TEXTO PARA REVISAR -
-------------------------
SELENOSIS UNIVERSAL

Decía José Saramago que “la hora de las verdades terminó. Vivimos en el momento de la mentira universal. Nunca se mintió tanto. Vivimos una mentira todos los días”. Toda una diatriba a esta época tan acertada de modernidad e impostura ante los retos más antiguos de nuestra civilización. 

Se nos llena la boca de palabras para destruir dicotomías que nada tienen que ver con la realidad de quienes ponemos diariamente nuestros pies en la alfombra de este mundo que nos pertenece a todos. A pesar de tener a nuestro alcance infinidad de canales de información sobre lo que pasa por encima de nuestro ser cotidiano, poco escrutamos en ellos para reconocer los diferentes puntos de veracidad desde mensajes infinitos, aglutinados en eso que hace mucho tiempo consideramos la opinión pública.

Creo que hace tiempo alguien se dio cuenta de que esa opinión pública no existe como tal. Indudablemente, la opinión pública es tan manejable como nuestra propia necesidad de sentirnos en lo cierto respecto a las afinidades personales. Tanto es así que tenemos argumentarios para dar y vender de acuerdo a las orillas en las que asentamos nuestro ideologizado sentimiento, en el mejor de los casos, o para mantenernos dentro de un sistema que en lugar de adecentar la vida cotidiana resopla de inseguridades colectivas para magnificar el individualismo detrás de nuestra puerta. Nuestro Nobel luso se quedaba corto cuando cuantificaba en una unidad esa mentira diaria que parece que normalizamos con cierta credibilidad en nuestros quehaceres habituales. Admitamos que se nos ha quedado una sociedad hambrienta de veracidad y lastrada en maneras arcaicas de mentir sin ruborizar conciencias.

Hoy por hoy es más fácil mantener la atención a partir de un chisme mediático que conservar la tensión informativa desde un periodismo intachable de servicio público. Y es así que jugamos diariamente a todo tipo de críticas, elevando el nivel insultante hasta la evidencia. Eso sí, ya se preocuparán por nosotros en rectificar tanta polarización y recoger velas cínicamente para culparnos de la crispación que vivimos por encima de nuestras posibilidades, ¿se acuerdan? Todo un desaire a una ciudadanía cansada más allá de la pandemia que marca nuestro relato universal. Desde el absurdo de justificar la evidencia de los hechos, hasta negar lo que ya está demostrado, esculpimos a machamartillo en nuestro subconsciente la estúpida sensación de que todos mienten. Ese todismo que envenena a las mejores democracias actuales y que marca el certificado de defunción de cualquier sociedad. No todos son iguales. Ni nosotros mismos ni quienes tienen la responsabilidad de representarnos. Tampoco son todos iguales quienes se deben a la exposición de la información diariamente, con las obligaciones deontológicas y la honestidad narrativa que su profesión les exige. Posiblemente sea cierto que vivimos en un tiempo donde la mentira se hace especialmente universal, en una especie de selenosis individual. Y no debería servirnos de justificación para seguir aparentando nuestra falta de responsabilidad. También lo decía Saramago, “la más falsa de las mentiras es precisamente la que se sirve de verdad para la satisfacción y justificación de sus vicios”. Y desgraciadamente, el destino siempre acecha antes de doblar la esquina, sin avisar, sin darnos cuenta, absortos como estamos en las manchitas blancas de nuestra uñas, sin tiempo para reaccionar e impulsar cualquier cambio y así seguir escondiendo en el bolsillo nuestra falta de compromiso social.
-------------------------
ENUNCIADO A -
¿Puedes transcribir literalmente el fragmento de la columna que empieza con las palabras que contienen "SELENOSIS UNIVERSAL" y termina con "la opinión pública."?
ENUNCIADO B -
¿Cómo llama la columna a la sensación de que todos mienten, que según ella envenena a las democracias actuales?
Los ítems que siguen a la columna no hacen falta para nada de esto.
-------------------------
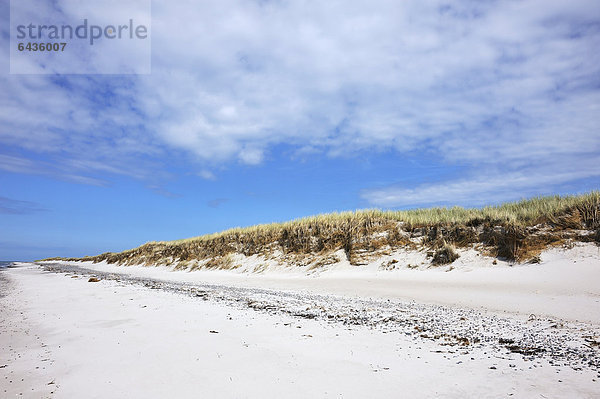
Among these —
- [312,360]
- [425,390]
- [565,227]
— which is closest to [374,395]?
[425,390]

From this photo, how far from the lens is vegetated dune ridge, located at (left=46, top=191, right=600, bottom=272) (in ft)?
40.4

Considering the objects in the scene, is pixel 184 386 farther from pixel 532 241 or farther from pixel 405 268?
pixel 532 241

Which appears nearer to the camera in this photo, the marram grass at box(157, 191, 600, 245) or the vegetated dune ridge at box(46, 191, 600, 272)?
the vegetated dune ridge at box(46, 191, 600, 272)

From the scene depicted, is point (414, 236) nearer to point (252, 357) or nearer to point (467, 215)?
point (467, 215)

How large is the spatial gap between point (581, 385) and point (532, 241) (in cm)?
1101

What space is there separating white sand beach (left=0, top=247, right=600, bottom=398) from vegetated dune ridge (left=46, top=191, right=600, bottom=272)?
488 cm

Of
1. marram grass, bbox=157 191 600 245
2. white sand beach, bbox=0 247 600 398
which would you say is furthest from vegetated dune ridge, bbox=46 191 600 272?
white sand beach, bbox=0 247 600 398

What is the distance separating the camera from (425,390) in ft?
10.4

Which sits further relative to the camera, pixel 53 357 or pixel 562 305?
pixel 562 305

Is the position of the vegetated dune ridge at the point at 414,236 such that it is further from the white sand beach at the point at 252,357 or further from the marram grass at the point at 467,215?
the white sand beach at the point at 252,357

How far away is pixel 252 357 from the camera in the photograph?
4.18 meters

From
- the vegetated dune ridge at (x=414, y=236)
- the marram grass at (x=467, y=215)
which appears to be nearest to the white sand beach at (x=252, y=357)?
the vegetated dune ridge at (x=414, y=236)

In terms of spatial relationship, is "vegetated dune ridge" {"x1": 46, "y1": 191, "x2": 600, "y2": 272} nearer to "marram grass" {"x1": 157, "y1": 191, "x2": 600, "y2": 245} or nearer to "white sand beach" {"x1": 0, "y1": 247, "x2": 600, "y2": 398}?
"marram grass" {"x1": 157, "y1": 191, "x2": 600, "y2": 245}

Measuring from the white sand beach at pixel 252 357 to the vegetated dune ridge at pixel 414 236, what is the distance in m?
-------------------------
RESPUESTA FINAL A -
SELENOSIS UNIVERSAL

Decía José Saramago que “la hora de las verdades terminó. Vivimos en el momento de la mentira universal. Nunca se mintió tanto. Vivimos una mentira todos los días”. Toda una diatriba a esta época tan acertada de modernidad e impostura ante los retos más antiguos de nuestra civilización. 

Se nos llena la boca de palabras para destruir dicotomías que nada tienen que ver con la realidad de quienes ponemos diariamente nuestros pies en la alfombra de este mundo que nos pertenece a todos. A pesar de tener a nuestro alcance infinidad de canales de información sobre lo que pasa por encima de nuestro ser cotidiano, poco escrutamos en ellos para reconocer los diferentes puntos de veracidad desde mensajes infinitos, aglutinados en eso que hace mucho tiempo consideramos la opinión pública.

RESPUESTA FINAL B -
La llama «todismo».